The track and field squad had grown to over forty boys, and every afternoon they were hard at it under Andy Ryan’s direction. Every one was glad when gymnasium work was over, and they could get out on the field and feel the sod or cinders under their spiked shoes. Dan and Alf were busy on the diamond, Dan at second base and Alf in left field. Tom was swinging the hammer around his head or tossing the shot, getting himself into form again, and at the same time helping Andy with the coaching of three other candidates for the weight events. Thompson was working hard at the high bar, and Gerald—well, Gerald was trying his best to run his young legs off, and would have succeeded, I fancy, had not Andy Ryan kept a close watch on him. For Gerald was eager and willing to a degree; and if he had been left to his own devices, would undoubtedly have blasted his chances in the very first fortnight by overexertion.

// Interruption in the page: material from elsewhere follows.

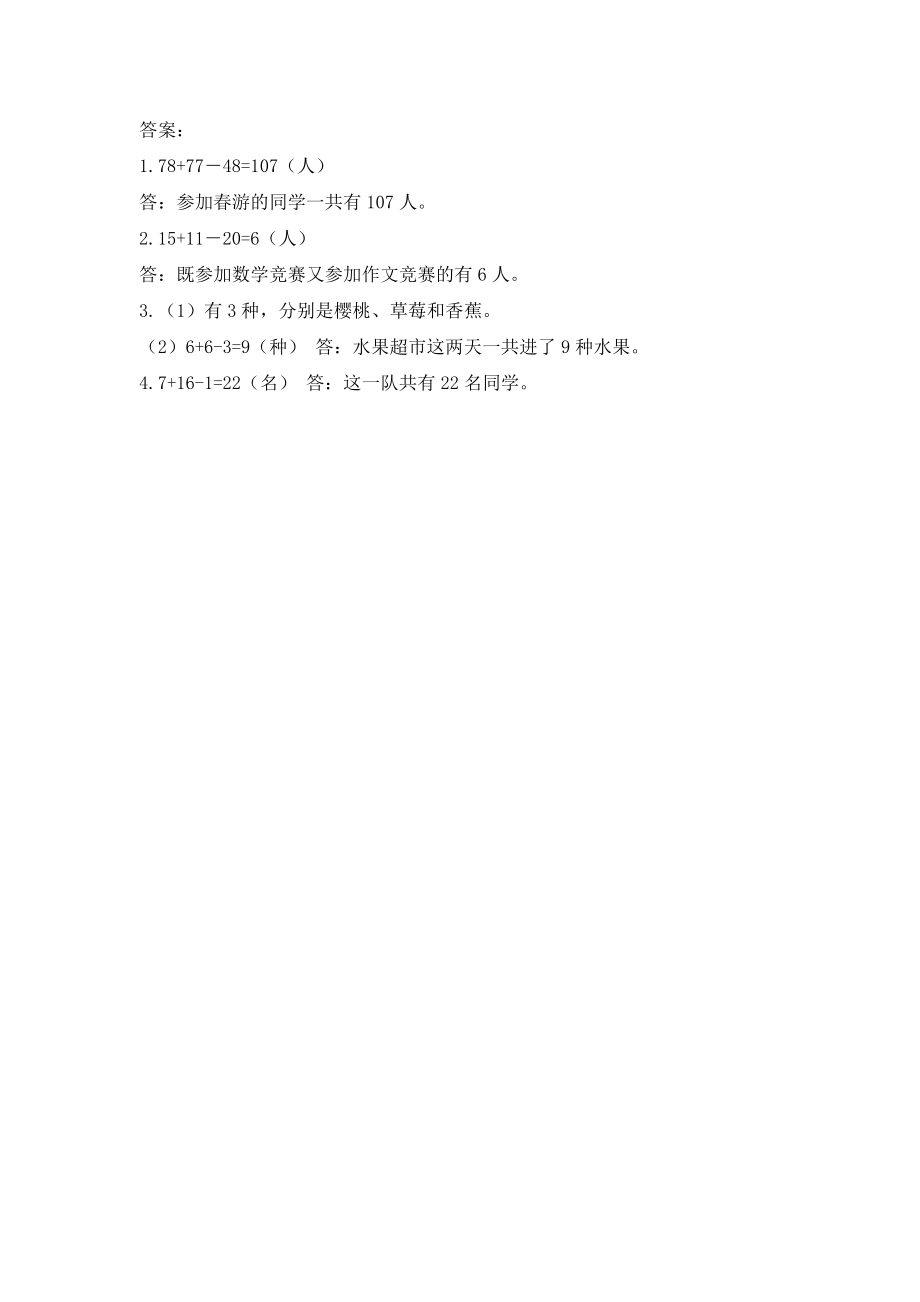 10.6集合.docx_第2页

For Gerald’s idea of training for the mile run was to go out every day and run that distance at top speed; and he was both surprised and disappointed when Andy restricted him to jogging around the track one day, racing a quarter of a mile the next, and, as like as not, laying him off entirely the third.
“But I’m perfectly able to run to-day, Andy,” he pleaded on one such occasion. Andy shook his head.
“Easy does it, my boy, easy does it,” he replied. “You’ve got two months ahead of you yet. We’ll start slow and work up. Mile runners aren’t made in a day, nor a week, nor yet a year, for that matter.”
And when Gerald complained to Alf that he feared Andy wasn’t going to take enough interest in him, Alf gave him a little lecture. “Get that idea out of your head, Gerald,” he said, severely. “Andy knows what he’s up to. When he tells you to jog, you jog. When he tells you to sprint, you sprint; and when he says rest, why, rest as hard as you know how. That’s the way to get on fastest. Distance running, as I’ve heard, is largely a matter of endurance, and I guess endurance is something you’ve got to learn slowly.”
“But I’ve run three miles time and again, Alf, and finished strong.”